A major construction project that began in June means the front entrance is fenced off while crews build a new wing on the front of the building.
From now through the end of January, the main entrance will be on Campus Avenue.
“It's a pretty nice entrance. There's lawn space. We have a big blue 'LMS Main Entrance' sign over the top,” Principal Shawn Chabot said.
Parents dropping off students will pull over in front on Central Avenue as they've always done, Chabot said. Students will walk from Central Avenue to Campus Avenue.
Buses dropping off and picking up students will be separated from parents dropping off students in vehicles; the bus drop off/pick up will be on Campus Avenue, Chabot said.
The city will paint bus stripes on the pavement.
Parking, sometimes used by visitors to the nearby St. Mary's Regional Medical Center, will not be allowed in front of the school on Campus Avenue from 7 a.m. to 3 p.m. Parking will be allowed after 3 p.m. “We've been working with St. Mary's,” Chabot said.
Late last week the first floor of the school didn't look good, Chabot said. The halls were cluttered with equipment as staff worked on the building. “But we have a solid plan. By Monday or Tuesday the building will look good, even under construction. We will be ready for our students.”

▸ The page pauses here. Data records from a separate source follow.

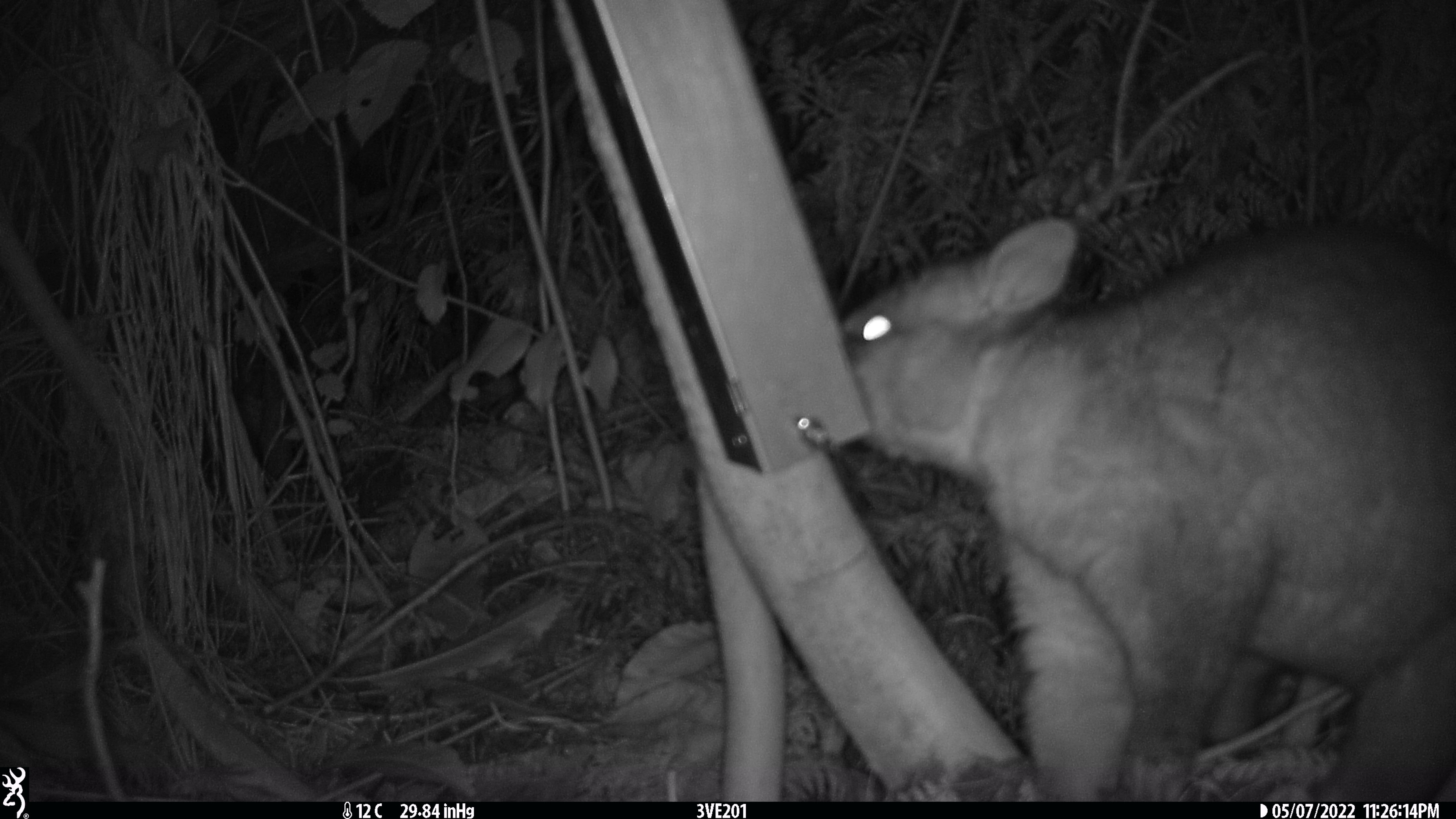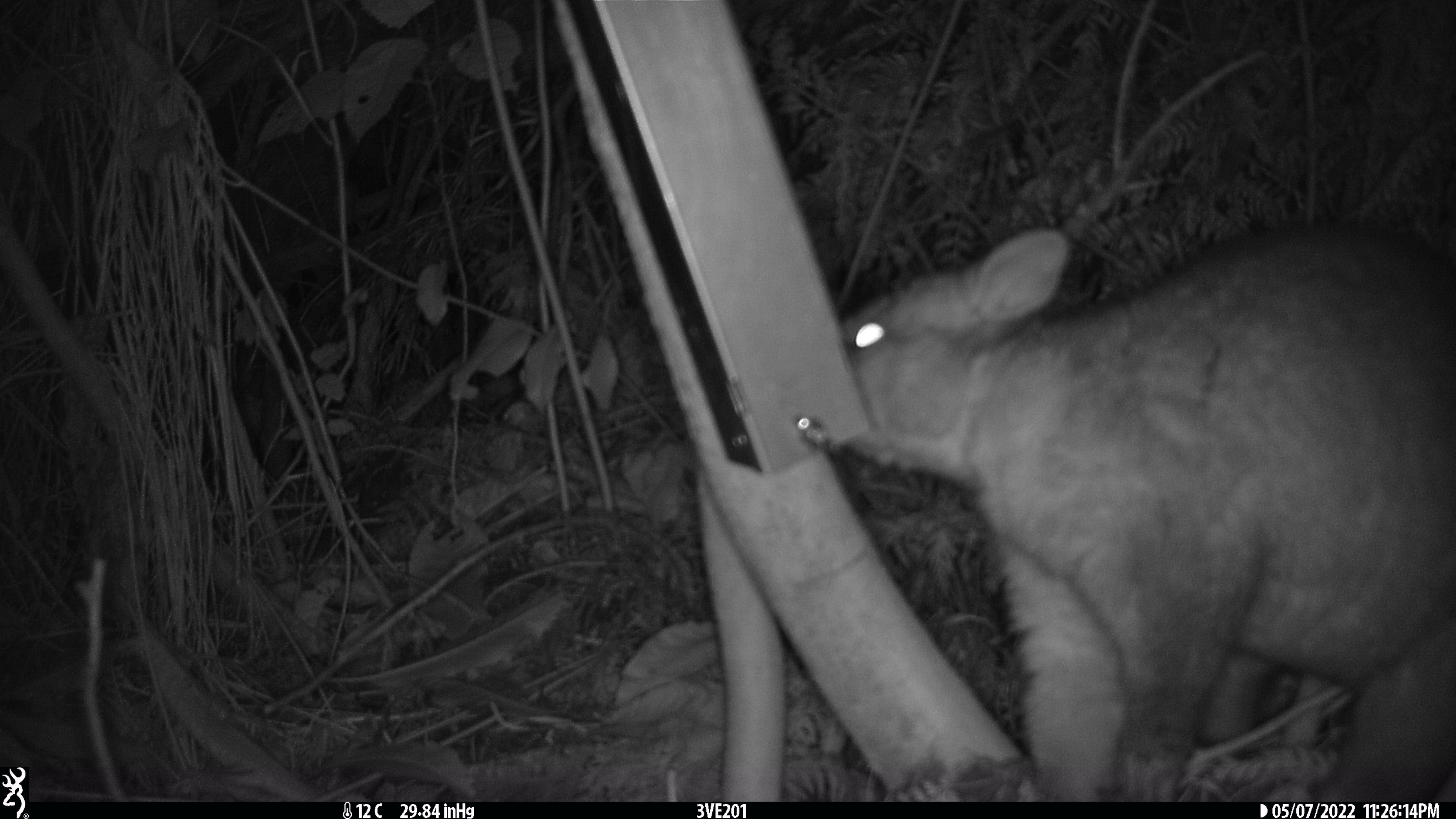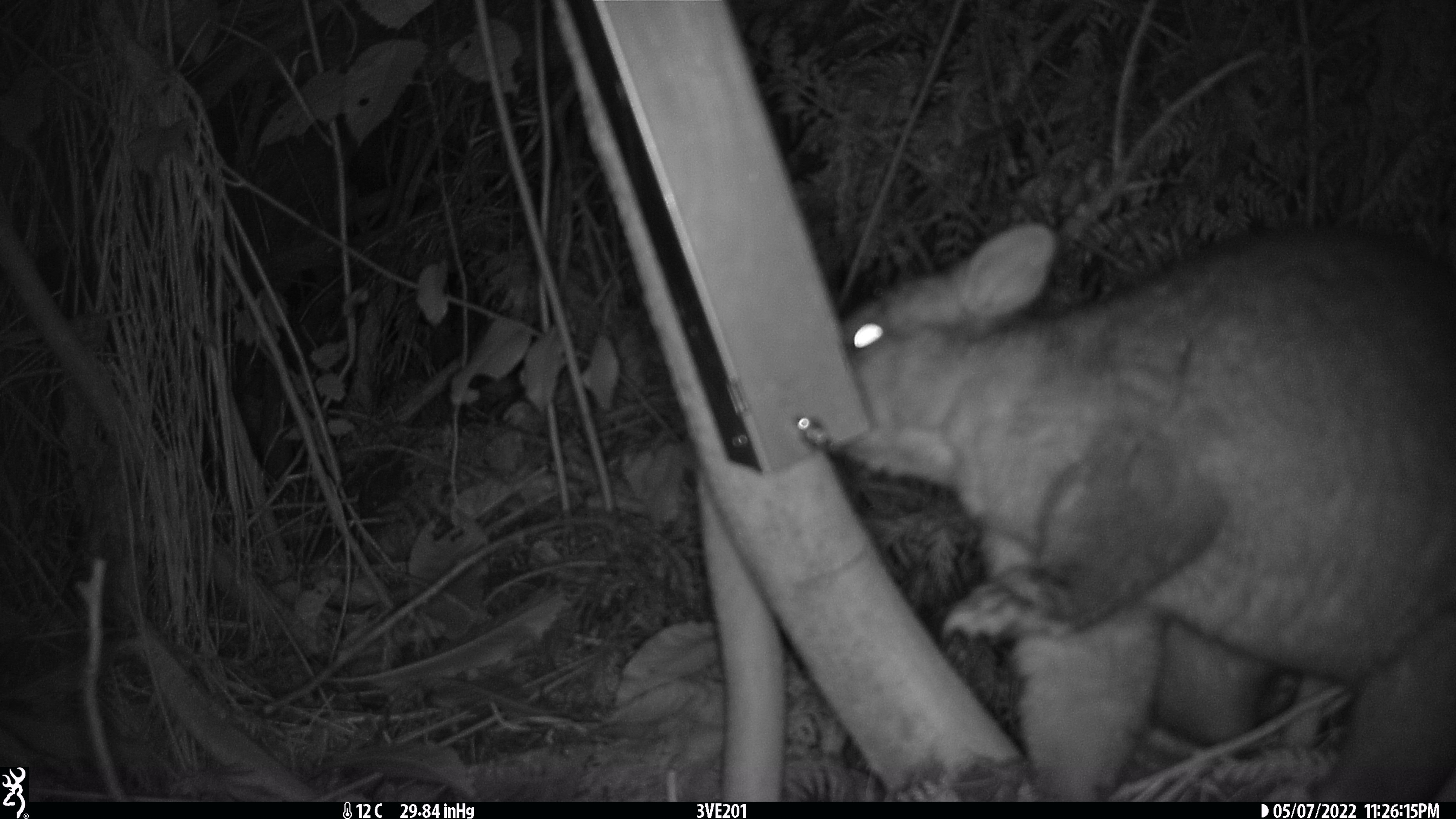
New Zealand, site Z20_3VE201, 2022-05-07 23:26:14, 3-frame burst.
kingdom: Animalia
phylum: Chordata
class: Mammalia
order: Diprotodontia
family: Phalangeridae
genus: Trichosurus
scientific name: Trichosurus vulpecula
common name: common brushtail possum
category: possum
Possum (common brushtail possum) (Trichosurus vulpecula).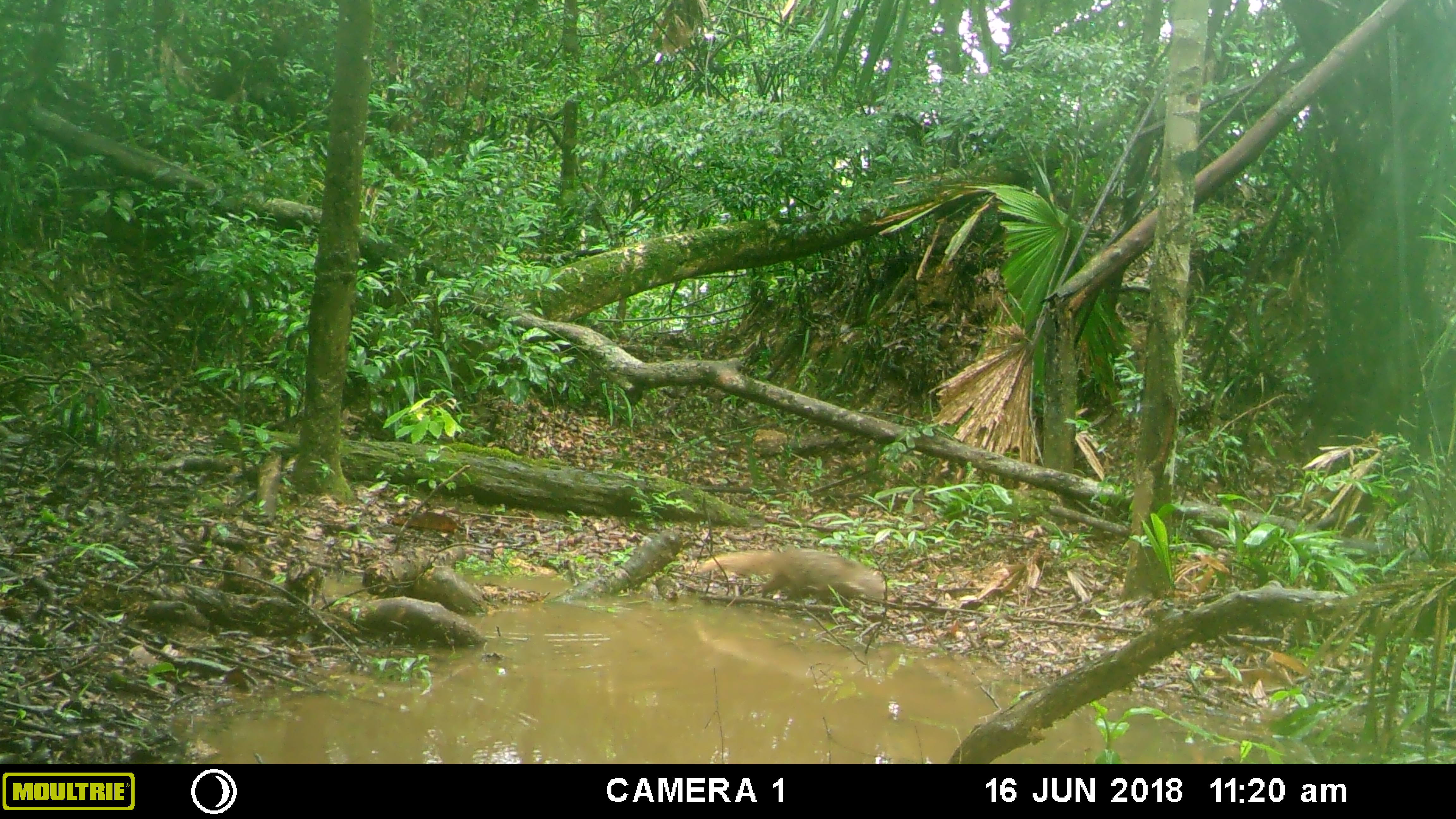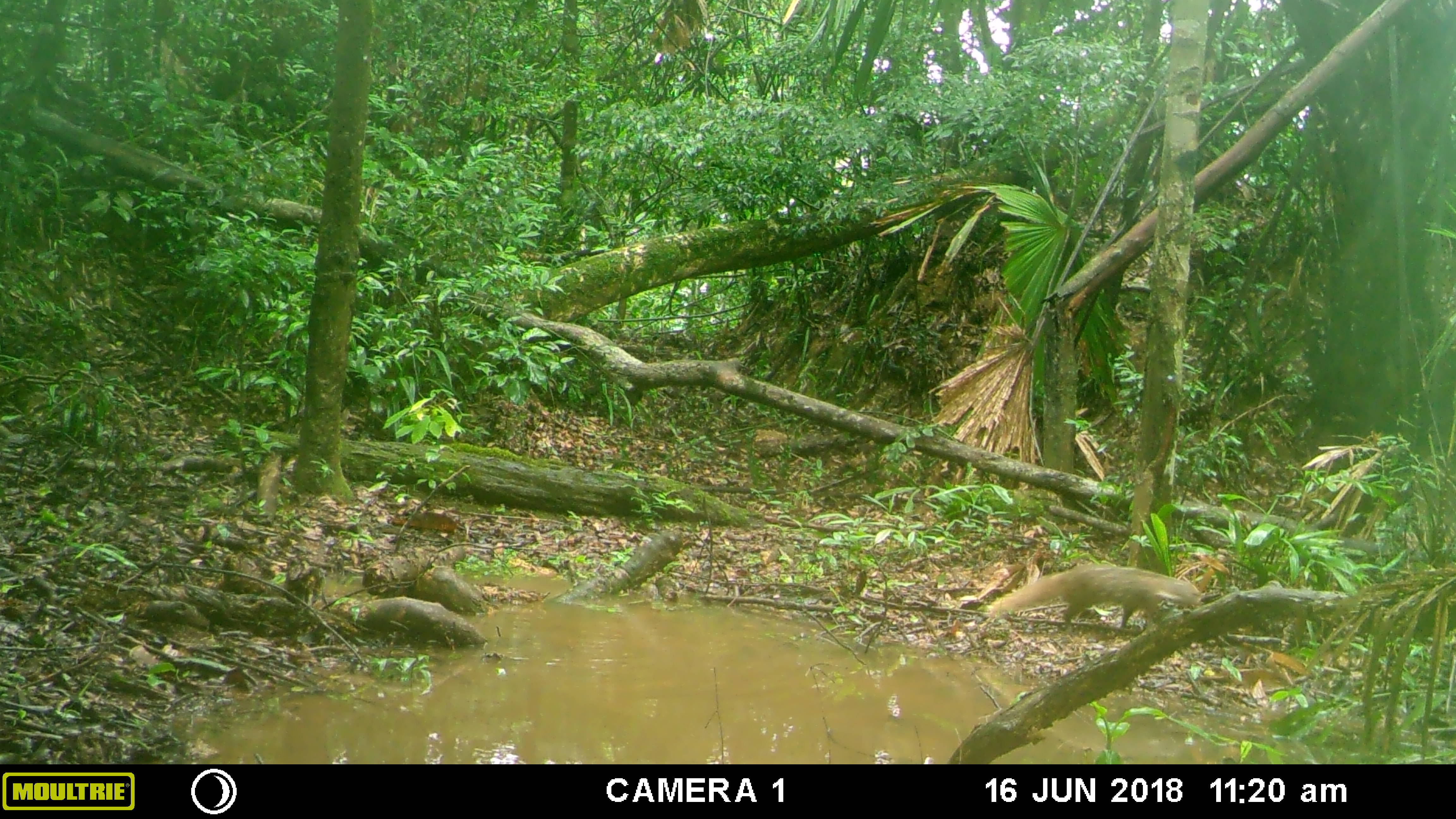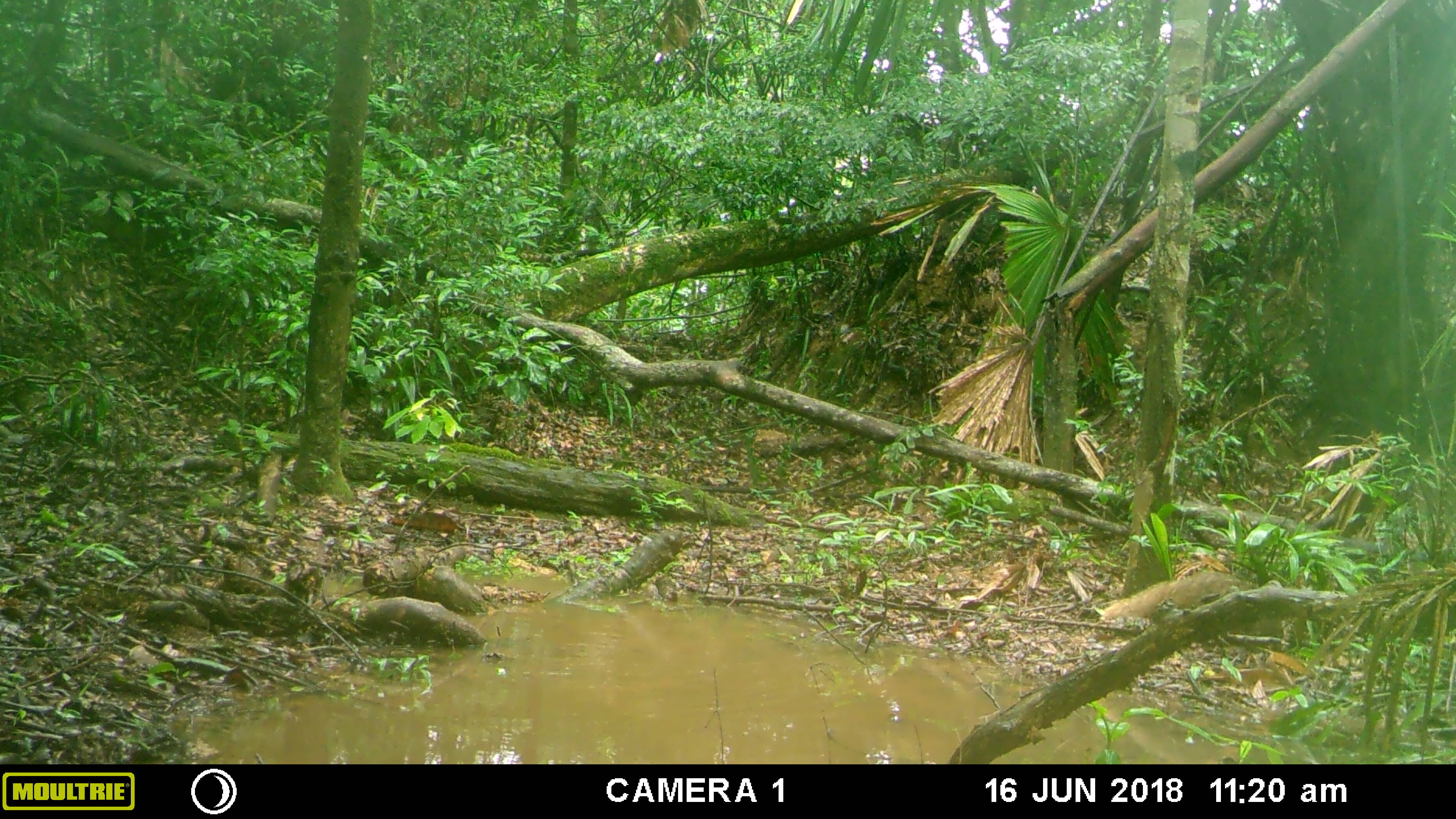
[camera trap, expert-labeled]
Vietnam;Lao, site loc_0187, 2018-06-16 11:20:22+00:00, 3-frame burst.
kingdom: Animalia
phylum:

The front section of the building is fenced off as Hebert Construction builds a new three-floor wing, part of a $9.2 million renovation approved by voters in July 2012. It is the first major improvement to the building since it was built as Lewiston High School in the early 1930s.
It is hoped the first floor of the wing will be ready in late January, when Central Avenue will again become the main entrance, Chabot said.
On the first floor will be administrative offices and principal, guidance and nurses' offices. A reception area and main lobby will be more welcoming to the public, with better security to monitor who's entering and leaving the building.
The second and third floors will eventually become a new library, art and science labs, and classrooms, but until then it will be used as temporary classrooms.
After January, classrooms in different sections of the building will be closed, the students moved to the second and third floors of the new wing so old classrooms can be improved.
Doing the construction that way allows the school to avoid renting portable classrooms. “That would have cost over $100,000,” Chabot said. “We're able to use that money to reinvest in the project.”